Sunday, July 22, 2007

A Tale of Two Wolfe's


I've been reading a collection of short stories by Thomas Wolfe. This is the Wolfe born in Ashville, North Carolina in 1900 and published his first novel, Look Homeward, Angel, in 1929. He died a young man in 1938 leaving a trail of manuscripts and stories that have become literary masterpieces.

He is not to be confused with the current writer Tom Wolfe. This Wolfe was born in Richmond, Virginia in 1931. This Wolfe began his career as a journalist writing for the Washington Post and the New York Herald Tribune. He called his mixture of literary techniques and journalism a "new journalism" that experimented with various ways to tell a fact-based story. He may be best known for his novel Bonfire of the Vanities.

Thomas Wolfe attended Harvard, while Tom attended Yale. Thomas taught for time at New York University and later spent time traveling through Europe. Tom, however, spent ten years as a newspaper journalist, mostly as a general assignment reporter.

I'm now reading The Complete Short Stories of Thomas Wolfe (Francis E. Skipp, Ed., 1987). The compilation contains all of his published short story material. The stories are arranged by date, in the order in which they were published.

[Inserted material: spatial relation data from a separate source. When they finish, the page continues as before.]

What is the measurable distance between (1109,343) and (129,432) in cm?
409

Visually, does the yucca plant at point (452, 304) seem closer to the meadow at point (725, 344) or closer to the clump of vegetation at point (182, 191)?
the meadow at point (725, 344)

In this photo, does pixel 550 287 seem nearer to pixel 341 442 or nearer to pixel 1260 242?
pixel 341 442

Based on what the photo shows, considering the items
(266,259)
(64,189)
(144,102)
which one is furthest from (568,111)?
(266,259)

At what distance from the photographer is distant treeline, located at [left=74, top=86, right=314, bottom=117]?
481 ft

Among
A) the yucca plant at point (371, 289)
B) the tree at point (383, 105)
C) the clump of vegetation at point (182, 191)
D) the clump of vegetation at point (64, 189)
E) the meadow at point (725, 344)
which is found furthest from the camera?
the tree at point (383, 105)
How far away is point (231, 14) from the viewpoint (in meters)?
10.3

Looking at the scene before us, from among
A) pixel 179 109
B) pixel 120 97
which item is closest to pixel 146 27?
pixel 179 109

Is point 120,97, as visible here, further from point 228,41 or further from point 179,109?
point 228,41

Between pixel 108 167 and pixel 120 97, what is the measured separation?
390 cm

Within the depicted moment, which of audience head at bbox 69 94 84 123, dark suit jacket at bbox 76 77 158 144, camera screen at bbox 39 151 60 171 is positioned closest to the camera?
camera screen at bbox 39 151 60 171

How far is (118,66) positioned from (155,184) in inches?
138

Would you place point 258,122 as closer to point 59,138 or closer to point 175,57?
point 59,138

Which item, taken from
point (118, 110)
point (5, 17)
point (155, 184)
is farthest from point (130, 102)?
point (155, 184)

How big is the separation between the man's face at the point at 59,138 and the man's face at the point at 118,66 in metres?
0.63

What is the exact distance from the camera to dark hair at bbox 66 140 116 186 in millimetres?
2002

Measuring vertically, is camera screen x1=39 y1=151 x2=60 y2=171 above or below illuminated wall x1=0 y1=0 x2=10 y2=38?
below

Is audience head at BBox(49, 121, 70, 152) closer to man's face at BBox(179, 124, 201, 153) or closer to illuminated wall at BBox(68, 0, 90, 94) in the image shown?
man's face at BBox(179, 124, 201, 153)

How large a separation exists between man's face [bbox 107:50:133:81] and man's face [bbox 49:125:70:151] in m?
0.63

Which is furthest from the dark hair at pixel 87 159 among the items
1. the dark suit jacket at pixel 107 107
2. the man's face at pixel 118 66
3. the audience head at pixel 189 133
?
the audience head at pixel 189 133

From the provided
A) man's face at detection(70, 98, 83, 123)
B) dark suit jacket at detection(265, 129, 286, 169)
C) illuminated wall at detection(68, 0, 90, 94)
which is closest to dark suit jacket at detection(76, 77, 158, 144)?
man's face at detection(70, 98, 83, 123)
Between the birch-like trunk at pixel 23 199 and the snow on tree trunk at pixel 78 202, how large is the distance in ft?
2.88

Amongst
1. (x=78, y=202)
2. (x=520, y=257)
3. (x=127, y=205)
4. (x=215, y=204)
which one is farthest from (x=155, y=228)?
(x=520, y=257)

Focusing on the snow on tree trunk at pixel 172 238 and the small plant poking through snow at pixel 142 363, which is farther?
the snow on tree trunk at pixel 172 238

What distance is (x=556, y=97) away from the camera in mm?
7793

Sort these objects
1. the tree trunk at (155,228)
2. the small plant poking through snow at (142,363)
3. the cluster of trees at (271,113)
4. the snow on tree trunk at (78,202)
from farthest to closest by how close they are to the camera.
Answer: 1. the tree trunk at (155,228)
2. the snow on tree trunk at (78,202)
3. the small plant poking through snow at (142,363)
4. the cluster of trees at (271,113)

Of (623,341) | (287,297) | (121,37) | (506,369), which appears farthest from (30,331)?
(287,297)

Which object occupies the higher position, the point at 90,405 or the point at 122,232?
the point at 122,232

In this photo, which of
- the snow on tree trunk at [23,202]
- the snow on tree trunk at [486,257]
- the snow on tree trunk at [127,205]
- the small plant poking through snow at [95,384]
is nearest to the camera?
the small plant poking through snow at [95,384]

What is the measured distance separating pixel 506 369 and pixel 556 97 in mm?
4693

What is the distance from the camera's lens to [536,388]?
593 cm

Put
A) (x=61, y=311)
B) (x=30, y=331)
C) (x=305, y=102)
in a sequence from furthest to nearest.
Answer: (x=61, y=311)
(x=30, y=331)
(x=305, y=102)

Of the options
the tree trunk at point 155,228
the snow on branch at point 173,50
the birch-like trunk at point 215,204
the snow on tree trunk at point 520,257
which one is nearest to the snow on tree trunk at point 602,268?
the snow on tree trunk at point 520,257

Having just finished a book on the friendship between U.S. Grant and William T. Sherman, I suppose the idea of reading two authors with the same name was intriguing to me. They certainly weren't friends, nor even knew each other. Tom Wolfe was only eight years old when the elder Thomas Wolfe died at the age of 38. But a pairing is a pairing, even if only by name. I also just purchased a book published in 2003 on the friendship between Winston Churchill and Theodore Roosevelt.

For whatever reason, I'm interested in juxtaposing two historical figures, or in the case of the Wolfes two authors, and discovering what I can about their relationships. I'm not sure I'll learn anything by placing Thomas and Tom side-by-side as I read their works, but I have a sneaking suspicion that something will emerge through their writings that will be simpatico.